MPF examina processos de titulação quilombola do Incra no Pará

Objetivo é fiscalizar a demora dos procedimentos de titulação. Comunidade quilombola reivindica terras em 32 municípios no Pará.

 

Comunidades quilombolas: grupos étnicos com práticas culturais próprias e direito à terra (Foto: Foto: Helena Palmquist/MPF-PA)
Comunidades quilombolas: grupos étnicos com práticas culturais próprias e direito à terra (Foto: Foto: Helena Palmquist/MPF-PA)

O Ministério Público Federal no Pará (MPF-PA) requisitou do Instituto de Colonização e Reforma Agrário (Incra) todos os procedimentos relativos a terras quilombola em 32 municípios do Pará. O órgão federal que examinar os motivos dos atrasos das demarcações das terras quilombolas, que é sustentado pelo artigo 68 das Disposições Transitórias da Constituição Federal de 1988.

O Incra é o responsável pelo reconhecimento do direito à terra de centenas comunidades quilombolas em todo o país. Porém, a instituição está demorando na conclusão dos processos de demarcação de terras na região e por isso o MPF pediu que fossem encaminhados todos os procedimentos completos, com a exposição das razões alegadas para a demora e informar as providências tomadas em cada caso.

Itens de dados
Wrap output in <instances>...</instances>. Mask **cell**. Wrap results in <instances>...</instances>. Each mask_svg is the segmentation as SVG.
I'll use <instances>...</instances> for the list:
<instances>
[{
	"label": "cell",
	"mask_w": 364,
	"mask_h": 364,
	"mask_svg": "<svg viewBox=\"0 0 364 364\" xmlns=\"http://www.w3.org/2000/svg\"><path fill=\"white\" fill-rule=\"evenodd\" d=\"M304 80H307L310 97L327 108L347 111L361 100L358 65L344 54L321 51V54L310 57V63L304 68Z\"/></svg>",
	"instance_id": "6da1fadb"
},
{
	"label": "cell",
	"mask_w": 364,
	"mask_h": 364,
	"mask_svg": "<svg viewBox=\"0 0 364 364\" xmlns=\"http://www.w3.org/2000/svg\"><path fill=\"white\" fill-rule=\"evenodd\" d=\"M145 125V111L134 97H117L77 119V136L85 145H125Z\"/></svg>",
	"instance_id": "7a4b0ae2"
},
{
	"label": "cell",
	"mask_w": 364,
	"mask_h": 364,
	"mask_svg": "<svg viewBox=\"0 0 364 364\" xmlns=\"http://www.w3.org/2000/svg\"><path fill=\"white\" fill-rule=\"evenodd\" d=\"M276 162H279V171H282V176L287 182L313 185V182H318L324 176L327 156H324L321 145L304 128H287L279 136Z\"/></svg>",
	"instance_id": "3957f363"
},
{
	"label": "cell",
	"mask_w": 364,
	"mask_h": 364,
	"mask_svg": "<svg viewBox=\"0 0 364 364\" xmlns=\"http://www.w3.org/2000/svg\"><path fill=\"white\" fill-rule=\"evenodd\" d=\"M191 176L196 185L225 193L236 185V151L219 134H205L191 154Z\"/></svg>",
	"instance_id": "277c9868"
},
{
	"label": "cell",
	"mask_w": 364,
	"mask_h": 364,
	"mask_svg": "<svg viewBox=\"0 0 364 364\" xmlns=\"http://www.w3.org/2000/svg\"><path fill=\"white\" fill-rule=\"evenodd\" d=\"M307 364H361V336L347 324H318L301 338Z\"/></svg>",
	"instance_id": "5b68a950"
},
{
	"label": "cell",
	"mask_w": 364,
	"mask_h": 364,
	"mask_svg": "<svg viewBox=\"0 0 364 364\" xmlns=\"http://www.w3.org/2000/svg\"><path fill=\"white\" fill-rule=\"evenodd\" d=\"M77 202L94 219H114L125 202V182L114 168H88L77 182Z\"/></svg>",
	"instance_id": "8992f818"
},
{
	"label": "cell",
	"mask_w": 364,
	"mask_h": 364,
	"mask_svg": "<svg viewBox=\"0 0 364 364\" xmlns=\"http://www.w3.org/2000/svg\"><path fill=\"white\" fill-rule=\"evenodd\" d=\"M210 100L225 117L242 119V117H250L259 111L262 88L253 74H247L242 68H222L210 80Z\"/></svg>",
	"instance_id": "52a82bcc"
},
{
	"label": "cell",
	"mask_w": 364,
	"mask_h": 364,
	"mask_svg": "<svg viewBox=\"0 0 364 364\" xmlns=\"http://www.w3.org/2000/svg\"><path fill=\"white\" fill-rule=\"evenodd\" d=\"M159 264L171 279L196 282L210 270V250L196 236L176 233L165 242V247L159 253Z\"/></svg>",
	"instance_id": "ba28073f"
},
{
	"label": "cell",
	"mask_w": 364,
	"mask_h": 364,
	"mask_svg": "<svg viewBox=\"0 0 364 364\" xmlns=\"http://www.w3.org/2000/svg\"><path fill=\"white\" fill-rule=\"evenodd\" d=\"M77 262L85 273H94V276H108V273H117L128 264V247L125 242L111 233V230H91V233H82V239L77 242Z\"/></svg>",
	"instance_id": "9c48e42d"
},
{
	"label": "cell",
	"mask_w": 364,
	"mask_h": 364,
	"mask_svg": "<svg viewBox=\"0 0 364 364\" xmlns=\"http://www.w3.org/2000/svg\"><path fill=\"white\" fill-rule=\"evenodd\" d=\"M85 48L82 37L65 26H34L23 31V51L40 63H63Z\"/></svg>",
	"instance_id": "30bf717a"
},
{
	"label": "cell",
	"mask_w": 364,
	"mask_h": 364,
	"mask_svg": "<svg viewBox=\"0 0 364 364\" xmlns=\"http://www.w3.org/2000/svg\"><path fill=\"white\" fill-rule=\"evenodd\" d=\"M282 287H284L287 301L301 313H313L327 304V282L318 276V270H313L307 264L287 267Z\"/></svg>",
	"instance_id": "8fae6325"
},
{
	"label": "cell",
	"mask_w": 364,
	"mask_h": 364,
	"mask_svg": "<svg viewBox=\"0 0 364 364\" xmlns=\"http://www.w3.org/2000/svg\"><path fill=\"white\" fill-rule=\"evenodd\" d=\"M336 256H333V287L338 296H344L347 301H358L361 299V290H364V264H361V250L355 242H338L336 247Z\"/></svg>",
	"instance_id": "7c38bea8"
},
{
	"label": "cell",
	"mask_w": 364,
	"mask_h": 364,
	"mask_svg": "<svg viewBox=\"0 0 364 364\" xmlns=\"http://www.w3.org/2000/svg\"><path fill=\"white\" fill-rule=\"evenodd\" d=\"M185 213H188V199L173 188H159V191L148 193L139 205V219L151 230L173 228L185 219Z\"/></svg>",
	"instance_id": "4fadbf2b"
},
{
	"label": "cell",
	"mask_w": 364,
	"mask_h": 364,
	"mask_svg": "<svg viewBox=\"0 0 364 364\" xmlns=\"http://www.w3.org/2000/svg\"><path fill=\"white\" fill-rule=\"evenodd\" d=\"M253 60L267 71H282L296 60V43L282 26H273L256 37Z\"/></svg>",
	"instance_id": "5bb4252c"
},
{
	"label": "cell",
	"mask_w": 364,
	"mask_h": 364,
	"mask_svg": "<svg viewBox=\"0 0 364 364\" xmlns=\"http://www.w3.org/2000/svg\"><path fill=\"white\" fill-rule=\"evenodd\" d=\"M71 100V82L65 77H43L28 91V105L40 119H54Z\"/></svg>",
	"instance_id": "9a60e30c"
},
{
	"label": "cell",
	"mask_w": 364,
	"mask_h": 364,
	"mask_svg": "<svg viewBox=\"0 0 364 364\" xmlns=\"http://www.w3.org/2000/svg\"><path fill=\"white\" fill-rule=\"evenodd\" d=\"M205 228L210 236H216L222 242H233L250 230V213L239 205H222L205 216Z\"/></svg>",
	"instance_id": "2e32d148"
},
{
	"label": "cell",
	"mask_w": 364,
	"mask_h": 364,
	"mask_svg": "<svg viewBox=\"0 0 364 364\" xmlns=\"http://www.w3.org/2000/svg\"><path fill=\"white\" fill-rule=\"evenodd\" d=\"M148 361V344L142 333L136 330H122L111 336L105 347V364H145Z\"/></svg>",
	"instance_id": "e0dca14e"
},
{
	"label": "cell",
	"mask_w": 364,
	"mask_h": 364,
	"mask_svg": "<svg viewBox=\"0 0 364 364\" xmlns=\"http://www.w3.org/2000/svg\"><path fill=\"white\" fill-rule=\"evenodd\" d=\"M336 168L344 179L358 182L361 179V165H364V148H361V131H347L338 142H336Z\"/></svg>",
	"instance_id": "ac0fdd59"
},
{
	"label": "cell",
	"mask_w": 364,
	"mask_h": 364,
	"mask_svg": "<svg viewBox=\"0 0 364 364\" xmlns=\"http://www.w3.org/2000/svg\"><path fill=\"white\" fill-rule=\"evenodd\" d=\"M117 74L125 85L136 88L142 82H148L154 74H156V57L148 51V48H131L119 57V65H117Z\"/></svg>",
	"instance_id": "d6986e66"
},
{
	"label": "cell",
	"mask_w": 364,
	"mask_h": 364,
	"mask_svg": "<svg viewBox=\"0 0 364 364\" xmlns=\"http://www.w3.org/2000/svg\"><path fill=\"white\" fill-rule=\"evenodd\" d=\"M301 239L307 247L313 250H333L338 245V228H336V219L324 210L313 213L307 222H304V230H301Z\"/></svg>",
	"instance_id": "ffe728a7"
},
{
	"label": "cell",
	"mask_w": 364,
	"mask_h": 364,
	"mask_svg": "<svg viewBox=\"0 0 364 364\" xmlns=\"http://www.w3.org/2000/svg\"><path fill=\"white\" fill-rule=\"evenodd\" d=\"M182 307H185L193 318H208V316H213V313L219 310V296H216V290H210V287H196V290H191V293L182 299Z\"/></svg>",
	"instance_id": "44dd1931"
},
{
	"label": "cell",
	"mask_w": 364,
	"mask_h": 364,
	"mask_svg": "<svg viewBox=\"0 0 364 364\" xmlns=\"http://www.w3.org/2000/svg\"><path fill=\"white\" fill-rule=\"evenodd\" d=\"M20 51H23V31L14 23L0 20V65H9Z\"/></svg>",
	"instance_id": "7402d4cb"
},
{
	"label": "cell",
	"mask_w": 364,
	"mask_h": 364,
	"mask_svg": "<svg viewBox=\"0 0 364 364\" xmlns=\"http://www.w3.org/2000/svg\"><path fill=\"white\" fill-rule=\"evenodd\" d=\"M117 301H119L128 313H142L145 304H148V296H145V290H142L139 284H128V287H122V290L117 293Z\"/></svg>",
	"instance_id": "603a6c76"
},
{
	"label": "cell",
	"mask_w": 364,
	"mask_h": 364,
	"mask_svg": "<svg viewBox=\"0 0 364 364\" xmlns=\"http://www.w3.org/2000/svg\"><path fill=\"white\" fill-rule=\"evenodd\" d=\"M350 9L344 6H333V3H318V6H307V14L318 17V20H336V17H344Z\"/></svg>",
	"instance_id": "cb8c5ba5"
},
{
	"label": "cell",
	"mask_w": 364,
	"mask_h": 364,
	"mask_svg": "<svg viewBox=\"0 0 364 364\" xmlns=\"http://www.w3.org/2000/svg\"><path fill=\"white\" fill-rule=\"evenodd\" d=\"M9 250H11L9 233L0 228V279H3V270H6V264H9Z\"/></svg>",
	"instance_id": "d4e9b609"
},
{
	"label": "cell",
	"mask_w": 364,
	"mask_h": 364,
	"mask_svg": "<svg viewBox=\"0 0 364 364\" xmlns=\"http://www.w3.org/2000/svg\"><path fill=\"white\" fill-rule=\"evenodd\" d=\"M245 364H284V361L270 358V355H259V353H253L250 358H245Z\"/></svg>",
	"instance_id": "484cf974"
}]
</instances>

EXERCÍCIOS PARA FAZER =>
a – Segundo a notícia sobre a titulação quilombola no Pará, em quantos municípios paraenses o MPF pediu ao Incra os procedimentos sobre terras quilombolas?
b – Continue a notícia sobre a titulação quilombola no Pará a partir da última frase apresentada.

SUAS RESPOSTAS =>
a – Em 32 municípios.

b –
As investigações foram iniciadas em agosto com o objetivo de cobrar mais celeridade na titulação. Os procedimentos que o MPF dedicará atenção especial são dos municípios de Abaetetuba, Acará, Bagre, Baião, Barcarena, Belém, Bonito, Bragança, Bujaru, Cachoeira do Arari, Cachoeira do Piriá, Cametá, Capitão Poço, Castanhal, Colares, Concórdia do Pará, Curralinho, Igarapé-Açu, Inhangapi, Mocajuba, Moju, Oeiras do Pará, Ponta de Pedras, Portel, Salvaterra, Santa Izabel do Pará, Santa Luzia do Pará, São Domingos do Capim, São Miguel do Guamá, Tomé-Açú, Tracuateua e Viseu.

De acordo com o próprio Incra, as comunidades quilombolas são grupos étnicos, predominantemente constituídos pela população negra rural ou urbana, que se autodefinem a partir das relações específicas com a terra, o parentesco, o território, a ancestralidade, as tradições e práticas culturais próprias. Estima-se que em todo o país existam mais de três mil comunidades quilombolas.